All of lore.kernel.org
 help / color / mirror / Atom feed
* [PATCH v2] viridian: fix the HvFlushVirtualAddress/List hypercall implementation
@ 2019-02-14 12:10 Paul Durrant
  2019-02-14 12:34 ` Juergen Gross
  0 siblings, 1 reply; 5+ messages in thread
From: Paul Durrant @ 2019-02-14 12:10 UTC (permalink / raw)
  To: xen-devel
  Cc: Andrew Cooper, Paul Durrant, Wei Liu, Jan Beulich, Roger Pau Monné

The current code uses hvm_asid_flush_vcpu() but this is insufficient for
a guest running in shadow mode, which results in guest crashes early in
boot if the 'hcall_remote_tlb_flush' is enabled.

This patch, instead of open coding a new flush algorithm, adapts the one
already used by the HVMOP_flush_tlbs Xen hypercall. The implementation is
modified to allow TLB flushing a subset of a domain's vCPUs. A callback
function determines whether or not a vCPU requires flushing. This mechanism
was chosen because, while it is the case that the currently implemented
viridian hypercalls specify a vCPU mask, there are newer variants which
specify a sparse HV_VP_SET and thus use of a callback will avoid needing to
expose details of this outside of the viridian subsystem if and when those
newer variants are implemented.

NOTE: Use of the common flush function requires that the hypercalls are
      restartable and so, with this patch applied, viridian_hypercall()
      can now return HVM_HCALL_preempted.

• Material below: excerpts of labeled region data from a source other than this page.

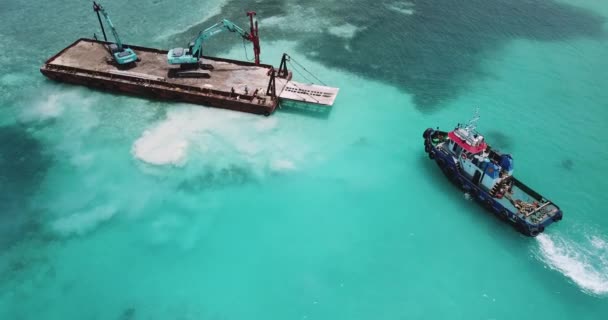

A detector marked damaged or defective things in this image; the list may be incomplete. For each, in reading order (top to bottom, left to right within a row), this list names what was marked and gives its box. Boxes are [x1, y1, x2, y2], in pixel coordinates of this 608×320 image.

rusty barge hull [40, 38, 292, 115]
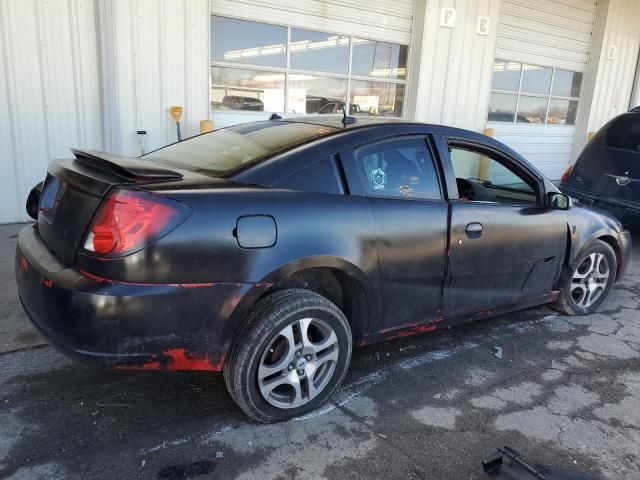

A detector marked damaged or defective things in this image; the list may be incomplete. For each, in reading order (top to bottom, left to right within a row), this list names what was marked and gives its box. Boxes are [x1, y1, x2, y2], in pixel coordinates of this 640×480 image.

cracked pavement [1, 234, 640, 478]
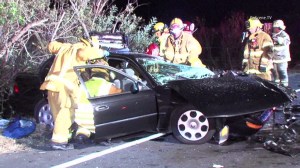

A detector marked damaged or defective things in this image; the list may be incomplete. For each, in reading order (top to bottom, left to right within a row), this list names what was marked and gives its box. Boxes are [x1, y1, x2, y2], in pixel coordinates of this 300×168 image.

shattered windshield [137, 57, 214, 85]
wrecked car [8, 52, 292, 144]
crumpled car hood [168, 73, 292, 117]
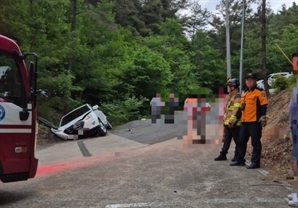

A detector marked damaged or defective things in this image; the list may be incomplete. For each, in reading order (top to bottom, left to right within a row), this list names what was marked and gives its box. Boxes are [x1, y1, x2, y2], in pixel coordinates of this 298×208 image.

crashed white vehicle [50, 103, 112, 140]
overturned car [50, 103, 112, 141]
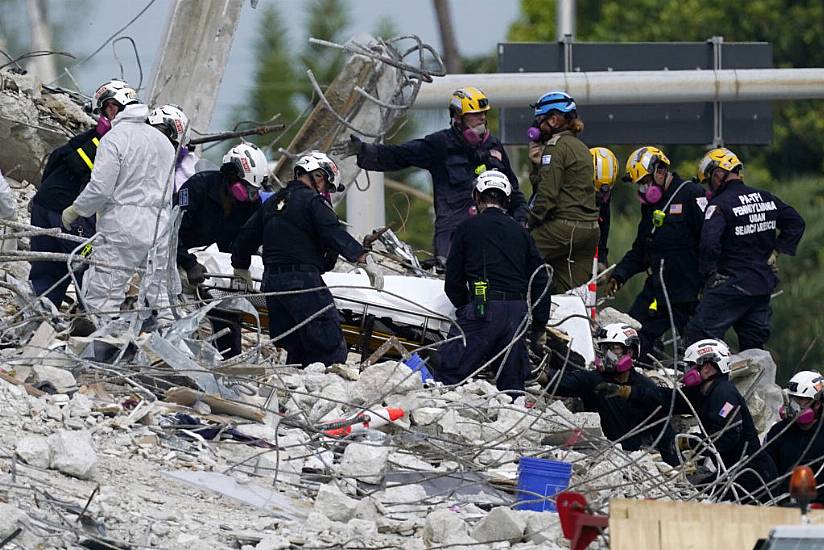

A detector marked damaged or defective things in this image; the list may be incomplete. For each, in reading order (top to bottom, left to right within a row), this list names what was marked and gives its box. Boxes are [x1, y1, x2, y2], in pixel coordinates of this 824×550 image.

broken concrete slab [49, 430, 97, 480]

This is safe as no modification
      to struct cpu_user_regs is done before the return.

Signed-off-by: Paul Durrant <paul.durrant@citrix.com>
---
Cc: Jan Beulich <jbeulich@suse.com>
Cc: Andrew Cooper <andrew.cooper3@citrix.com>
Cc: Wei Liu <wei.liu2@citrix.com>
Cc: "Roger Pau Monné" <roger.pau@citrix.com>

v2:
 - Use cpumask_scratch
 - Make sure local CPU flush isn't missed
---
 xen/arch/x86/hvm/hvm.c               | 48 +++++++++++++++++++++-------
 xen/arch/x86/hvm/viridian/viridian.c | 45 ++++++++------------------
 xen/include/asm-x86/hvm/hvm.h        |  2 ++
 3 files changed, 53 insertions(+), 42 deletions(-)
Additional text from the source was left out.